Prof. Pamela Gillies, Principal of GCU, Rachel Sandison, Vice-Principal at Glasgow and Prof. Brad MacKay, Vice-Principal at St Andrews all highlighted the longstanding and deep cultural and intellectual connections between Scotland and Europe, the vibrancy of our research and teaching connections today, and the value of continued collaboration for all of us.
In the context of Brexit, these messages are all the more important, and it was great to hear Prof. Jan Palmowski, Secretary-General of the GUILD network share our commitment and enthusiasm for working in partnership.
The rest of the day was filled with sessions, meetings and networking over coffee, as well as a few minutes here and there catching up with emails and work back home. Brad MacKay and I met with a colleague from the Freie Universität Berlin, part of the Europaeum network, of which St Andrews is also a member. It was great to have an introductory meeting and to start exploratory discussions about the potential for developing collaborative projects.
This evening most of the Scottish representatives attended the UK-EU showcase reception, which was held at the British Embassy. The embassy provided a cracking venue and the event was another great opportunity to build relationships and share good practice.

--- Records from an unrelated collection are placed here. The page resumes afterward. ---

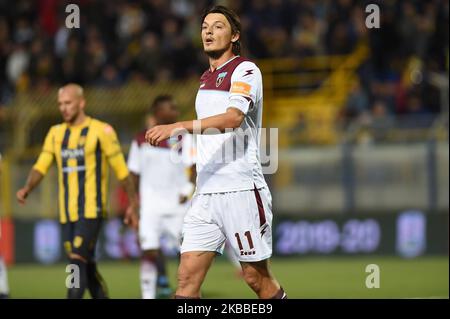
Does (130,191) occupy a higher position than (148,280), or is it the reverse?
(130,191)

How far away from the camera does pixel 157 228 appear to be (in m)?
11.8

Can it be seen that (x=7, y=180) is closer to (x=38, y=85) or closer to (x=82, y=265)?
(x=38, y=85)

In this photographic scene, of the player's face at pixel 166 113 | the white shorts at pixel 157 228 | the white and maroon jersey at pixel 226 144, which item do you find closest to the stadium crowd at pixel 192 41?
the white shorts at pixel 157 228

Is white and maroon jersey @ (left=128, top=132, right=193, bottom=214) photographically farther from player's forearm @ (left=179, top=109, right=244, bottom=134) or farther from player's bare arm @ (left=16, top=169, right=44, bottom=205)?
player's forearm @ (left=179, top=109, right=244, bottom=134)

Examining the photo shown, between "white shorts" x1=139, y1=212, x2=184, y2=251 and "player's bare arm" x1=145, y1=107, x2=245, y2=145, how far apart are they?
16.5 ft

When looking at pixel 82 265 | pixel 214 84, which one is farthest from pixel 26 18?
pixel 214 84

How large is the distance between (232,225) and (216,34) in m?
1.35

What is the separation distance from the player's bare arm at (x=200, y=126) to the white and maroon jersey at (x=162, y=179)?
17.4ft

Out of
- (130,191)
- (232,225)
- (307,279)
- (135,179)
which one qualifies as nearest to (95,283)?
(130,191)

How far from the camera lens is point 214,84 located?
6.93 metres

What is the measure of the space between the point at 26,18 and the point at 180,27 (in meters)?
4.23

A number of collaborative projects were showcased through a poster display, and I especially enjoyed hearing about the Get Set Go project presented by colleagues from Mainz, which is run in partnership with a number of Scottish institutions and which facilitates language learning and teaching between Germany and Scotland.
This is my first Going Global conference, and so far it has been both enjoyable and useful. Looking forward to tomorrow’s sessions and events!